§ **Your task**: List each line in the records below that contains the string "pixel".

§ **Dataset rows**:
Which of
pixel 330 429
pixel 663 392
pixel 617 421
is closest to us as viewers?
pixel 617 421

§ **Result of the exercise**:
pixel 330 429
pixel 663 392
pixel 617 421
pixel 617 421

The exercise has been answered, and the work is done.